## [TASK BRIEF]
Look in the data below for the line that contains "If you look at". Copy that line and the remaining lines exactly.

Dataset entries:
begin
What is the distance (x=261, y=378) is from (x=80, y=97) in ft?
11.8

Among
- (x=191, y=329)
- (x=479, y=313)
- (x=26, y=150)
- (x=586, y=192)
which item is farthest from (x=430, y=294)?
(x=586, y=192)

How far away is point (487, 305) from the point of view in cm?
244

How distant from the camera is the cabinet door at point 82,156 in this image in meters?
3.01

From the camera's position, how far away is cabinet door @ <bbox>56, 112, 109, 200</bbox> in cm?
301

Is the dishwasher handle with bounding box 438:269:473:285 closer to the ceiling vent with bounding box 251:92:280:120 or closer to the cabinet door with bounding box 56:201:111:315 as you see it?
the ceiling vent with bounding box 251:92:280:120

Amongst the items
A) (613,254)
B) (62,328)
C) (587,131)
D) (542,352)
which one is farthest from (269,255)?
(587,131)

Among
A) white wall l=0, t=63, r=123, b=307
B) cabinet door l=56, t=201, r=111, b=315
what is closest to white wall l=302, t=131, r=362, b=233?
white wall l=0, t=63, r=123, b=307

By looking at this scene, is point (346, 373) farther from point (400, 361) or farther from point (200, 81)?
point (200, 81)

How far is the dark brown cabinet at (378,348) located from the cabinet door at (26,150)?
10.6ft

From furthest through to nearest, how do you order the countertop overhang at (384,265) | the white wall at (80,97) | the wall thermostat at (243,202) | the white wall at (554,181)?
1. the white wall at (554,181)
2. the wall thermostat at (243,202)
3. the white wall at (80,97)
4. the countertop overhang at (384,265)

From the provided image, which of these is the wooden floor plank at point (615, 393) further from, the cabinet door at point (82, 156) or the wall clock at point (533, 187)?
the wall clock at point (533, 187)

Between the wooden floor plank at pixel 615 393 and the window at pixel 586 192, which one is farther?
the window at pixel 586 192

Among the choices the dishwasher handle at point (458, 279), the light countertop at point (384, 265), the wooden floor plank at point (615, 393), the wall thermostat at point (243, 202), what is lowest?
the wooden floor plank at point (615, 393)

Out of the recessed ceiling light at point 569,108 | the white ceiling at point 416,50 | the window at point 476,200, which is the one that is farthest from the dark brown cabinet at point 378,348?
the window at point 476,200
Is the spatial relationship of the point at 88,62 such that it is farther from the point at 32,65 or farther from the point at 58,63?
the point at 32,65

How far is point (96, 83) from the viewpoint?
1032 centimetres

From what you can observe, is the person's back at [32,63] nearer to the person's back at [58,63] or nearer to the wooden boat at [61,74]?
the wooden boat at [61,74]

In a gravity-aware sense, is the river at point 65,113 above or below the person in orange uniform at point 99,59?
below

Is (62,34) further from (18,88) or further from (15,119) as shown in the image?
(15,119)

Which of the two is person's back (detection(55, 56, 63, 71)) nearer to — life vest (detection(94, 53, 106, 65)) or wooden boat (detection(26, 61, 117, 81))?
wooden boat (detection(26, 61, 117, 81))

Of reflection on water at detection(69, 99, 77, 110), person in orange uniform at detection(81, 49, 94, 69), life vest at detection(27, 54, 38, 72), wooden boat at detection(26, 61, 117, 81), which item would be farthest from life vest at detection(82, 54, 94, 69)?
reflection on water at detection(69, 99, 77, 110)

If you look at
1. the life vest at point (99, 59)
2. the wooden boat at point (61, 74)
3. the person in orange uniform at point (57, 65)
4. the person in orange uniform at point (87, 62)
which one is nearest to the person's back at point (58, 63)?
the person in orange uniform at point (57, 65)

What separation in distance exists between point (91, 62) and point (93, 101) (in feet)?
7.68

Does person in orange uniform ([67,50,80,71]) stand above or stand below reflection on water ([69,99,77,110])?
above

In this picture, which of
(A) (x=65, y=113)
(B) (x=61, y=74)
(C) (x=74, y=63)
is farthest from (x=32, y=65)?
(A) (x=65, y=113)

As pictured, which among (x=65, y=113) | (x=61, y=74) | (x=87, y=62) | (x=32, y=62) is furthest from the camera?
end
## [CORRECT RESPONSE]
If you look at
1. the life vest at point (99, 59)
2. the wooden boat at point (61, 74)
3. the person in orange uniform at point (57, 65)
4. the person in orange uniform at point (87, 62)
which one is nearest to the person's back at point (58, 63)?
the person in orange uniform at point (57, 65)

What separation in distance exists between point (91, 62) and point (93, 101) (in feet)?
7.68

Does person in orange uniform ([67,50,80,71]) stand above or stand below reflection on water ([69,99,77,110])?
above

In this picture, which of
(A) (x=65, y=113)
(B) (x=61, y=74)
(C) (x=74, y=63)
is farthest from (x=32, y=65)?
(A) (x=65, y=113)

As pictured, which among (x=65, y=113) | (x=61, y=74) | (x=87, y=62) | (x=32, y=62) is furthest from the camera?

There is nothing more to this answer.